Wordle, a popular word-based puzzle game that's dominated social media feeds in recent months, was acquired by The New York Times Company on January 31. It was the second significant gaming-related acquisition of the day, following Sony's $3.6 billion acquisition of Destiny developer Bungie. 
The New York Times did not share the specific price of the acquisition, but did say in its announcement that it paid creator Josh Wardle an amount "in the low seven figures." That's a much smaller figure than Sony's acquisition, but Wordle likely reaches a lot more people than even Destiny 2 currently does. 
Wordle is simple, engaging, and easy to share on social media.
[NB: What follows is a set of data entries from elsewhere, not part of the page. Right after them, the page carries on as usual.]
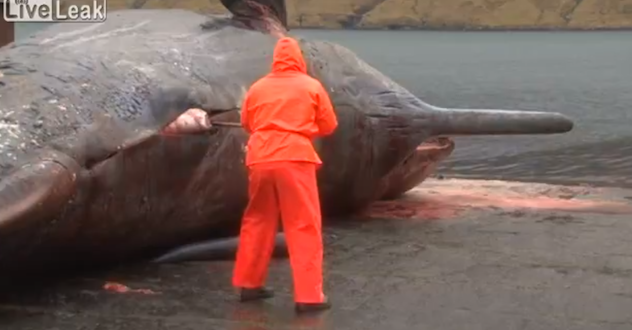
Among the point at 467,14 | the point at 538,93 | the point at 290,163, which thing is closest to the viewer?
the point at 290,163

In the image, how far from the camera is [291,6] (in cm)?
18012

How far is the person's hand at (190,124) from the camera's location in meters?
8.67

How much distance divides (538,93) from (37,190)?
47.9m

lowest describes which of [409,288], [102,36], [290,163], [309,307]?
[409,288]

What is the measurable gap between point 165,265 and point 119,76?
1572 millimetres

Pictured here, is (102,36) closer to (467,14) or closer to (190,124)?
(190,124)

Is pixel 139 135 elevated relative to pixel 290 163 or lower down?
lower down

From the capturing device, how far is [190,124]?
28.7ft

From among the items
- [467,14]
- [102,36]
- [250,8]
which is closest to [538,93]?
[250,8]

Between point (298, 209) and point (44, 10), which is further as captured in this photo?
point (44, 10)

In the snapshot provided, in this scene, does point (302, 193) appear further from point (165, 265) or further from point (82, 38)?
point (82, 38)

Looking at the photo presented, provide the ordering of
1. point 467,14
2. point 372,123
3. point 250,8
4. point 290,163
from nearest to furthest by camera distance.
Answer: point 290,163 < point 250,8 < point 372,123 < point 467,14

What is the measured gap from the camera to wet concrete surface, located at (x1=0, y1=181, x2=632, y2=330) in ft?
25.6

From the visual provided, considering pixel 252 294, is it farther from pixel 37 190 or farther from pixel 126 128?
pixel 37 190
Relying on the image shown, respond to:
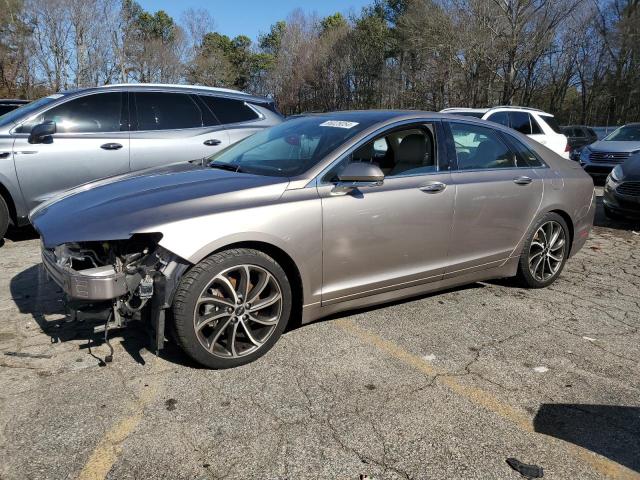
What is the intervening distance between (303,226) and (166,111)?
402cm

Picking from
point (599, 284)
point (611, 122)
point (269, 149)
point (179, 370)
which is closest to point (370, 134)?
point (269, 149)

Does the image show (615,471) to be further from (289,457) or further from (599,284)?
(599,284)

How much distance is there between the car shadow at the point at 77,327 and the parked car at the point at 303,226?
316 millimetres

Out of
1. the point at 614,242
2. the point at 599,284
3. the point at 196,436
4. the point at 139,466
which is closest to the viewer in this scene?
the point at 139,466

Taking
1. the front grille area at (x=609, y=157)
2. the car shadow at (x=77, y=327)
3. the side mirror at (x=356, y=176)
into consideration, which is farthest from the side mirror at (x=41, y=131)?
the front grille area at (x=609, y=157)

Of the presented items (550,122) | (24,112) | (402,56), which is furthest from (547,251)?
(402,56)

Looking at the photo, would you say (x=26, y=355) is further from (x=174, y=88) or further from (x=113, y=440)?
(x=174, y=88)

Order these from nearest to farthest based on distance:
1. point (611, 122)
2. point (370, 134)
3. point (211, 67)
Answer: point (370, 134)
point (611, 122)
point (211, 67)

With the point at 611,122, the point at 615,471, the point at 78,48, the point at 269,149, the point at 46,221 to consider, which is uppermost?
the point at 78,48

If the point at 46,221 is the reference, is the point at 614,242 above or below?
below

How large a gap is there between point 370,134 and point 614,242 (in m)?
5.01

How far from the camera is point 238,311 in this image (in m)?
3.12

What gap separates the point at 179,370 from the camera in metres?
3.12

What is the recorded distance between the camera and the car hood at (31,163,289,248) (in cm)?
290
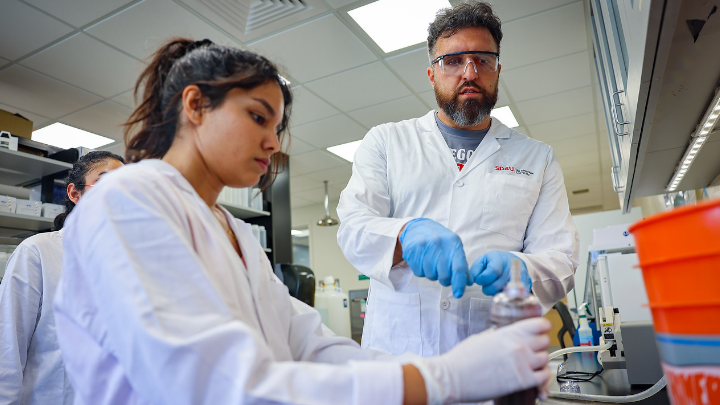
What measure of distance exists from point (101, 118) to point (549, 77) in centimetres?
349

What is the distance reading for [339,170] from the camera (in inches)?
223

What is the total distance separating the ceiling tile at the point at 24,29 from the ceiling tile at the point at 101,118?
2.43 feet

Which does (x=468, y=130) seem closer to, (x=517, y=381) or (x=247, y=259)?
(x=247, y=259)

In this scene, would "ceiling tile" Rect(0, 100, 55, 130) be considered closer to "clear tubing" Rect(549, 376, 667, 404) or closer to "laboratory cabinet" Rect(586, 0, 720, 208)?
"laboratory cabinet" Rect(586, 0, 720, 208)

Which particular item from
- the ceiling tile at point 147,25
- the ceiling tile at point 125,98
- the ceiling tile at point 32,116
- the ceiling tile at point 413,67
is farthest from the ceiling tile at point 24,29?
the ceiling tile at point 413,67

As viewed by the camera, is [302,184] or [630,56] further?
[302,184]

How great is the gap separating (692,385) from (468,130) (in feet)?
3.31

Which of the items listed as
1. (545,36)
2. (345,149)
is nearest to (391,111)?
(345,149)

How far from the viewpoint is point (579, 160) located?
5730 millimetres

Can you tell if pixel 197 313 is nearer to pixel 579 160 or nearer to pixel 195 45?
pixel 195 45

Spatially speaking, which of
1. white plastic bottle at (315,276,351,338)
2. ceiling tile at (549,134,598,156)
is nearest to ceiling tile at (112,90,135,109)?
white plastic bottle at (315,276,351,338)

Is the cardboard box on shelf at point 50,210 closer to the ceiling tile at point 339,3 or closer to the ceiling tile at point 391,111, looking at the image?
the ceiling tile at point 339,3

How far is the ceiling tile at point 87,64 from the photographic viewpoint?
2.80 metres

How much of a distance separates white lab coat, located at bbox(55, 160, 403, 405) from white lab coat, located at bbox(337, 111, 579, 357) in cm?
49
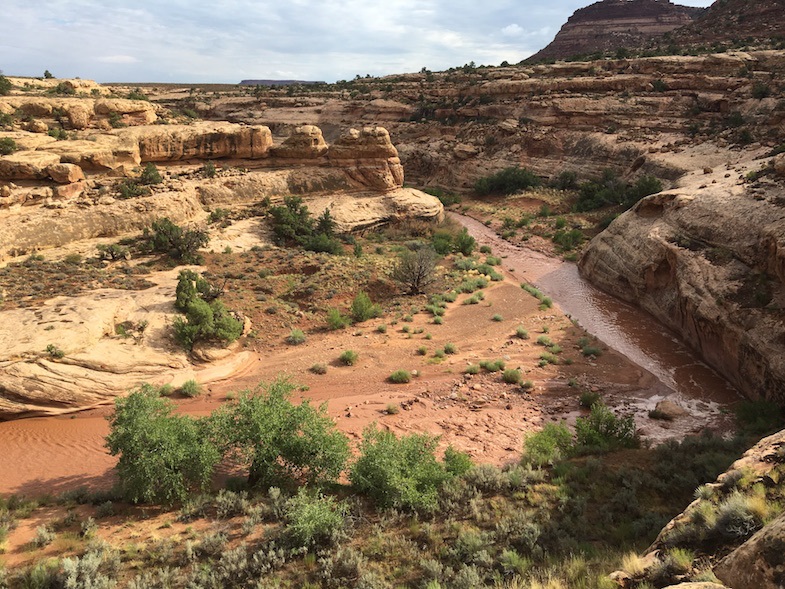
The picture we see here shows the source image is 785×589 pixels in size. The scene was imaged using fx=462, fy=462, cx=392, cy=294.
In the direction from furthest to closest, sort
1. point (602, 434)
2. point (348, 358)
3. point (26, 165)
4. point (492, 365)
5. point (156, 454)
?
point (26, 165) < point (348, 358) < point (492, 365) < point (602, 434) < point (156, 454)

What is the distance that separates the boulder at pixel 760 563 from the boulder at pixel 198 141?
24.8 m

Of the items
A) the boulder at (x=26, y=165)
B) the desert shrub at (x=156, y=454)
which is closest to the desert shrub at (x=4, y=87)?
the boulder at (x=26, y=165)

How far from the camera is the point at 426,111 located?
52250 mm

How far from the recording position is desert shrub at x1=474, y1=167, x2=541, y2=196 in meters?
38.9

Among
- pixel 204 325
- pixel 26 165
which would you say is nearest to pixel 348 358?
pixel 204 325

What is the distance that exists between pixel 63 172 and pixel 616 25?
98825 millimetres

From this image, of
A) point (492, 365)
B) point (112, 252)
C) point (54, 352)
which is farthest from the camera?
point (112, 252)

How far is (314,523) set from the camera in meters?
6.91

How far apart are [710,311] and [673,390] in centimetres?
277

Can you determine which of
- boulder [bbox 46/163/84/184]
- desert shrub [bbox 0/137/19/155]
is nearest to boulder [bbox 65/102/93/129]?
desert shrub [bbox 0/137/19/155]

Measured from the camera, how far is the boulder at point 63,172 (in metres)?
18.2

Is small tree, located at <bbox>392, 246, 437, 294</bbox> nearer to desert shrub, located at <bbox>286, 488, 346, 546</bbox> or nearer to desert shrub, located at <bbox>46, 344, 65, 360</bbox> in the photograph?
desert shrub, located at <bbox>46, 344, 65, 360</bbox>

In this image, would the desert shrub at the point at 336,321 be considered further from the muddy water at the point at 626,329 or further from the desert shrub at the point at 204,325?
the muddy water at the point at 626,329

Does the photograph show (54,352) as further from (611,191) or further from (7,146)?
(611,191)
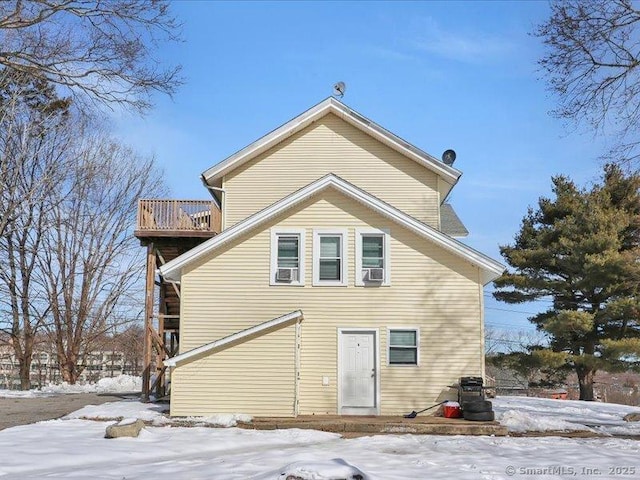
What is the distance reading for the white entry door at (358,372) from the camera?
591 inches

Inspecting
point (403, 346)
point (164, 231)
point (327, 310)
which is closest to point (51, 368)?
point (164, 231)

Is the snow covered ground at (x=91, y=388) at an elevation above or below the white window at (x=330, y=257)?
below

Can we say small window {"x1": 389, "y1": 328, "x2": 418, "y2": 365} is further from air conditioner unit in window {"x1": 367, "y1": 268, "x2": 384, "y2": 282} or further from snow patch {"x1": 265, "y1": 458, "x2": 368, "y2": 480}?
snow patch {"x1": 265, "y1": 458, "x2": 368, "y2": 480}

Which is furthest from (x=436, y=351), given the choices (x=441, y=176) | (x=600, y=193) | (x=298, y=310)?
(x=600, y=193)

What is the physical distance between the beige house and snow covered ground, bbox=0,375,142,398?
12857mm

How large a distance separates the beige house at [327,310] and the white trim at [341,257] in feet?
0.08

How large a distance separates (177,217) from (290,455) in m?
10.8

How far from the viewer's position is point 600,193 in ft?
89.9

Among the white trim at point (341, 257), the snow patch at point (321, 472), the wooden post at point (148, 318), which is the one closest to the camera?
the snow patch at point (321, 472)

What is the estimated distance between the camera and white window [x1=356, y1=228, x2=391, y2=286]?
15398 millimetres

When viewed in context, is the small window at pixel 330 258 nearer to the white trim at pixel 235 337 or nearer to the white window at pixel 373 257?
the white window at pixel 373 257

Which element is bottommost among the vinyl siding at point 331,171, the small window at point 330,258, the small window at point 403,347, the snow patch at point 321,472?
the snow patch at point 321,472

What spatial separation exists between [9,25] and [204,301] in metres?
7.54

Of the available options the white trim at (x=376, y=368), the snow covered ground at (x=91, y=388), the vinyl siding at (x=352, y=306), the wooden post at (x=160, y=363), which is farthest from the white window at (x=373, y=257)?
the snow covered ground at (x=91, y=388)
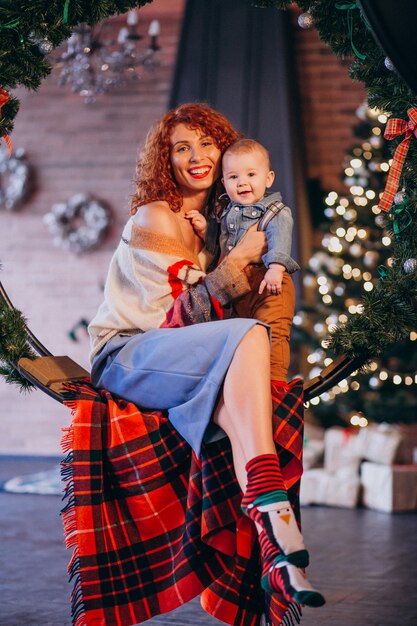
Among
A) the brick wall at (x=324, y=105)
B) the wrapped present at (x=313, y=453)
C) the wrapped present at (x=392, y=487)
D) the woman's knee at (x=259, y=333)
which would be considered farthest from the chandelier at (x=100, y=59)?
the woman's knee at (x=259, y=333)

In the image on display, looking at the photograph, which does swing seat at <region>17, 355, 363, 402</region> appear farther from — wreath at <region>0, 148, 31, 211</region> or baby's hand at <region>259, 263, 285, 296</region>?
wreath at <region>0, 148, 31, 211</region>

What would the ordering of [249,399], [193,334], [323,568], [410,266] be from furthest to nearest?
[323,568], [410,266], [193,334], [249,399]

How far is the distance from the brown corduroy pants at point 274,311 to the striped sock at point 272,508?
14.8 inches

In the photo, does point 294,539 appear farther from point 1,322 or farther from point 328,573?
point 328,573

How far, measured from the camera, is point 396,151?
8.31 feet

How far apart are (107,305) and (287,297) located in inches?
20.2

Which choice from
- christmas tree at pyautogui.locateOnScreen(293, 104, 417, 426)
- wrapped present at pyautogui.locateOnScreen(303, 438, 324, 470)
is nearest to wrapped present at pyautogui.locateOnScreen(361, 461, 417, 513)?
christmas tree at pyautogui.locateOnScreen(293, 104, 417, 426)

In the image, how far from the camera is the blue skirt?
2262 millimetres

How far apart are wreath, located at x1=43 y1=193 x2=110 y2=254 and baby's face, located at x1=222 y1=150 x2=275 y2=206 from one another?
16.3ft

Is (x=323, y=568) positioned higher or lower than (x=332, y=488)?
lower

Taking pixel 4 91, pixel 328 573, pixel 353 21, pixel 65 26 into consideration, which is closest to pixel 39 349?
pixel 4 91

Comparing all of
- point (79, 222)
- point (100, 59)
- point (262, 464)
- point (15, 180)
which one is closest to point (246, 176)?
point (262, 464)

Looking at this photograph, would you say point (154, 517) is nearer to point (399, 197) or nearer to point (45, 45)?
point (399, 197)

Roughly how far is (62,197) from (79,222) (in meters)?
0.27
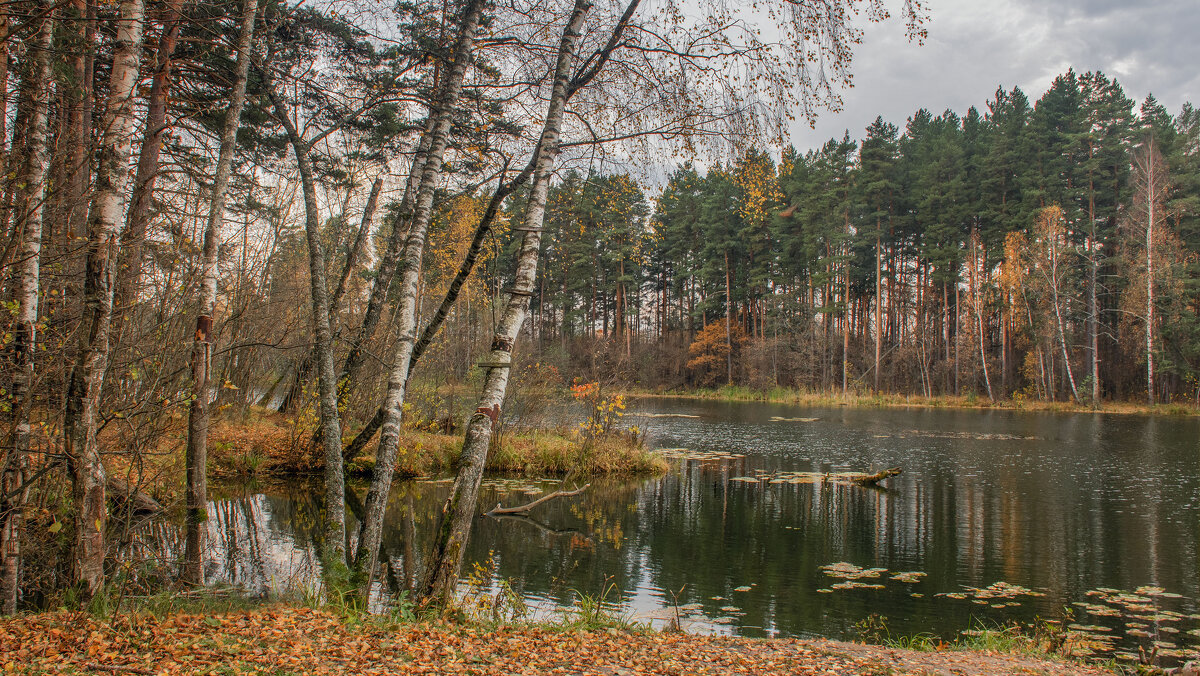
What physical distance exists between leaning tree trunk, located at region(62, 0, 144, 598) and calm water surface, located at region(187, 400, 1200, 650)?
6.74 ft

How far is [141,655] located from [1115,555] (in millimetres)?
11000

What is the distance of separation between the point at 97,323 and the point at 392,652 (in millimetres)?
2876

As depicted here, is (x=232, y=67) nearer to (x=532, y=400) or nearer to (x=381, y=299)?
Answer: (x=381, y=299)

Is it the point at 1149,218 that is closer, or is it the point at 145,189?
the point at 145,189

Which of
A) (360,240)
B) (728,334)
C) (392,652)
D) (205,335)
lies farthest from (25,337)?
(728,334)

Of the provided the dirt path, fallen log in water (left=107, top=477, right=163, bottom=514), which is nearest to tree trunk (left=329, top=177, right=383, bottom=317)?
fallen log in water (left=107, top=477, right=163, bottom=514)

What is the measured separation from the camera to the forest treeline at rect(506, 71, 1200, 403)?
32656mm

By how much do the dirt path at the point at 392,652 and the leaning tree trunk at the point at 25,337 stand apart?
478 mm

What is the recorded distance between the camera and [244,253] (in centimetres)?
1102

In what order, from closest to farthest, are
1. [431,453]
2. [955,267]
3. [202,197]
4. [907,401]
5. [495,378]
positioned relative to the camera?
[495,378]
[202,197]
[431,453]
[907,401]
[955,267]

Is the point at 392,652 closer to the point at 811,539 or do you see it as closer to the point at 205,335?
the point at 205,335

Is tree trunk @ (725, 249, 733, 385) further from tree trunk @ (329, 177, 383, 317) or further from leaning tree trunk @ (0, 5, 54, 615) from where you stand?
leaning tree trunk @ (0, 5, 54, 615)

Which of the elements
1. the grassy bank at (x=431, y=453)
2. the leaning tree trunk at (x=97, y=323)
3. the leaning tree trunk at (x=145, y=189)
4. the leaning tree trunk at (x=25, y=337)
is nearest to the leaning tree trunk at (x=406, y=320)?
the leaning tree trunk at (x=97, y=323)

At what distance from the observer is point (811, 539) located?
32.1ft
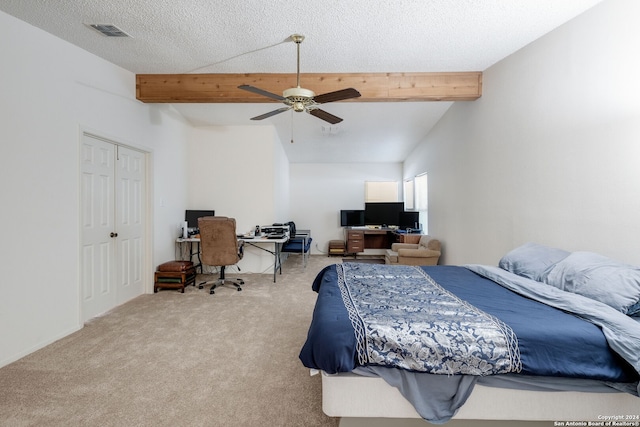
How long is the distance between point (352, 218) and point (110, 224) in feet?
16.8

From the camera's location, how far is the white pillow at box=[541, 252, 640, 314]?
1.70 metres

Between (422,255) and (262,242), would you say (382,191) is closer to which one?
(422,255)

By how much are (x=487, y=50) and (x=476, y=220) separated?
208cm

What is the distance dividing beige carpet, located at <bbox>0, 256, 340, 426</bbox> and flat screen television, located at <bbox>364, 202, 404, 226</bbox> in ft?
13.5

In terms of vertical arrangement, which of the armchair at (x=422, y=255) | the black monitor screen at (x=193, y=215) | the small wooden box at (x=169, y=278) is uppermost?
the black monitor screen at (x=193, y=215)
Image used with permission by copyright holder
While The New York Times is primarily a news publication, it has expanded into casual gaming in recent years. "The Times remains focused on becoming the essential subscription for every English-speaking person seeking to understand and engage with the world," its article on the deal said. "New York Times Games are a key part of that strategy."
Wardle claims New York Times Games played a part in the October 2021 creation of Wordle, adding that "this step feels very natural to me."
It sounds like The New York Times could eventually put Wordle behind a paywall. "The company said the game would initially remain free to new and existing players," The New York Times article notes, with "initially" being the keyword there. Thankfully, Wardle promises that Wordle will still be free and that wins and streaks will be preserved once the game transitions to The New York Times' website.
The New York Times highlights how it wants to grow its digital subscriptions to 10 million by 2025. Locking Wordle behind that subscription would undoubtedly drive some people to subscribe, but The New York Times also risks Wordle losing relevancy and upsetting a happy player base if it does that.
That's not something we'll have to worry about for now, as Worlde is still available for free online.